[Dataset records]
+--
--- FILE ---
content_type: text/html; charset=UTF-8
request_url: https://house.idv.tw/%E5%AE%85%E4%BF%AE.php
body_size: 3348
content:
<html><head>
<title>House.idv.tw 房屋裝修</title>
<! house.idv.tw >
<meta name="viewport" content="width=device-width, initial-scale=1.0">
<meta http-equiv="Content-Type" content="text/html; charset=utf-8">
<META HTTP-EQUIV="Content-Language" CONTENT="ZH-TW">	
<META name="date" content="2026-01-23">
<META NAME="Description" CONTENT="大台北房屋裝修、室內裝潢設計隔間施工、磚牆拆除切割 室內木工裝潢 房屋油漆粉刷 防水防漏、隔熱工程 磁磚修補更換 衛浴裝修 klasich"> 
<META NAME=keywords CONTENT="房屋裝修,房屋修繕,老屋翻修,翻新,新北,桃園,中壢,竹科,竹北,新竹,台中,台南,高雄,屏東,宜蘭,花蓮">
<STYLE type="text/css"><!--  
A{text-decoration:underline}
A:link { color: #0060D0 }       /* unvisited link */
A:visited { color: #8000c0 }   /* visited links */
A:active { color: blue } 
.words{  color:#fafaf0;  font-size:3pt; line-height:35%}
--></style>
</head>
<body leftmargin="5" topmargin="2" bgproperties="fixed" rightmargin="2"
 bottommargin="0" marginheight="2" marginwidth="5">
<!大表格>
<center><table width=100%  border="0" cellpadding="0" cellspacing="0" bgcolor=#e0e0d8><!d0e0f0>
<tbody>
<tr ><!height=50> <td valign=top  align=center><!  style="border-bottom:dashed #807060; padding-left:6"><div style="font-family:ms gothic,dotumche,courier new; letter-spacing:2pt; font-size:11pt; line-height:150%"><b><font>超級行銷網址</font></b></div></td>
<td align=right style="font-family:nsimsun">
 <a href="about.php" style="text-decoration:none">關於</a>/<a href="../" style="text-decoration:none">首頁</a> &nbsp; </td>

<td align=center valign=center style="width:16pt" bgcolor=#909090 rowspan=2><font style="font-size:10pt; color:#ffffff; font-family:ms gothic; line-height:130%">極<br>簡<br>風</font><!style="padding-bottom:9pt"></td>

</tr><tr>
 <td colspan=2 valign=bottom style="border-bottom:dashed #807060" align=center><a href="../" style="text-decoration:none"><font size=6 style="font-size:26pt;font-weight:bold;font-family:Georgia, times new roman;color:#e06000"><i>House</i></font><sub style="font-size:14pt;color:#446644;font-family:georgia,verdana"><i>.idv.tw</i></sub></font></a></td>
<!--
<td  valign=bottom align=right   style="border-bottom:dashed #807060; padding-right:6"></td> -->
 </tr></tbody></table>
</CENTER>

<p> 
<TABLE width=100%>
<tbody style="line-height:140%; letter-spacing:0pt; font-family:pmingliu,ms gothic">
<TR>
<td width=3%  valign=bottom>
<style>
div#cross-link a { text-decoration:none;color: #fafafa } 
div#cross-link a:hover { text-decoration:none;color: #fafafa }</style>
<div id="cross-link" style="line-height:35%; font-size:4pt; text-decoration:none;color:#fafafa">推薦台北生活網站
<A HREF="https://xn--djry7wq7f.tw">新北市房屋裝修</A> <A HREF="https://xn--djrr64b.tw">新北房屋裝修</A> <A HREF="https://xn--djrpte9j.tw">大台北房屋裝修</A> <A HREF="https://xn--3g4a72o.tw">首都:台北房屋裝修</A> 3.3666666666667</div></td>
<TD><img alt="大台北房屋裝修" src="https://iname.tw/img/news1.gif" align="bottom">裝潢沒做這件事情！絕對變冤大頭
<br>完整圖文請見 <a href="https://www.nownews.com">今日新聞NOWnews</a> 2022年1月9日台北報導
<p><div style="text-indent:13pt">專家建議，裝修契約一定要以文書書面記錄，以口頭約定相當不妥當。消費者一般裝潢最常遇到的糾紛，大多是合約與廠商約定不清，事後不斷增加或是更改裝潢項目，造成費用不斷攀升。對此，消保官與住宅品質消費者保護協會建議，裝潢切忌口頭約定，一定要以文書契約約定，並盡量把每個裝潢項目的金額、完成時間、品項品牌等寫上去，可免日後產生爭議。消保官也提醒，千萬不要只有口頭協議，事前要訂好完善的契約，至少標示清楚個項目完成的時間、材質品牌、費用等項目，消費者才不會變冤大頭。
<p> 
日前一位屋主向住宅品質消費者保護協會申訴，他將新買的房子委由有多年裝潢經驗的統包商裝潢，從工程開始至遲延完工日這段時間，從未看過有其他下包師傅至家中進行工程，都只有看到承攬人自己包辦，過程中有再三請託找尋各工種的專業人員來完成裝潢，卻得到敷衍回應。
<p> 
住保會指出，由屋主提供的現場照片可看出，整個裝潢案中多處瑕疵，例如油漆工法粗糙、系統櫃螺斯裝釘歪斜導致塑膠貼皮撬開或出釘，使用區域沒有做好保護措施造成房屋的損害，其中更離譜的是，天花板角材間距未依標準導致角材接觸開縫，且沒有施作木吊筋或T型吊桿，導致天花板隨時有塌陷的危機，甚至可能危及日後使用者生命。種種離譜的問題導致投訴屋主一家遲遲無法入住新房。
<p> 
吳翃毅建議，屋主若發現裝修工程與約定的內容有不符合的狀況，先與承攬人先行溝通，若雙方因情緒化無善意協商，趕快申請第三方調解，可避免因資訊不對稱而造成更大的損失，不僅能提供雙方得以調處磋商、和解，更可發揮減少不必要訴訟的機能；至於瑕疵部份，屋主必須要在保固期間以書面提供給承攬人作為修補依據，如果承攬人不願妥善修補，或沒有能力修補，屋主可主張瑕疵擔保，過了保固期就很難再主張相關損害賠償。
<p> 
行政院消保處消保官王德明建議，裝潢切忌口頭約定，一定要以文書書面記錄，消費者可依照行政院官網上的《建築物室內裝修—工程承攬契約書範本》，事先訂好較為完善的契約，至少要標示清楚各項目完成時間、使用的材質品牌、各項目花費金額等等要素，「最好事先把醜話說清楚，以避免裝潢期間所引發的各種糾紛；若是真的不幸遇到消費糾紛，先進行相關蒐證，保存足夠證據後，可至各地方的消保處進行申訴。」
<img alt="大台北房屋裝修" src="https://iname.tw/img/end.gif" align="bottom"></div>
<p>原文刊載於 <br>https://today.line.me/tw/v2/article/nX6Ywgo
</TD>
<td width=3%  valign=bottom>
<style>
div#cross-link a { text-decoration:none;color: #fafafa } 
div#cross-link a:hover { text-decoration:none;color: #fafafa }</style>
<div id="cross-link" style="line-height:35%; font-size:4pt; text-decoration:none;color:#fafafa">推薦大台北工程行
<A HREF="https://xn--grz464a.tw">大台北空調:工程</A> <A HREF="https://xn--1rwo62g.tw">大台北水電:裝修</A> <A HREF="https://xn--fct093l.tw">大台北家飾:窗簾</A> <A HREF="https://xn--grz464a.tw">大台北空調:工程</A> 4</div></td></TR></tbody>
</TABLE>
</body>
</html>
+--
§ **Your task**:
Write down how many lines above contain the string "gothic", and nothing besides.

§ **Solution**:
3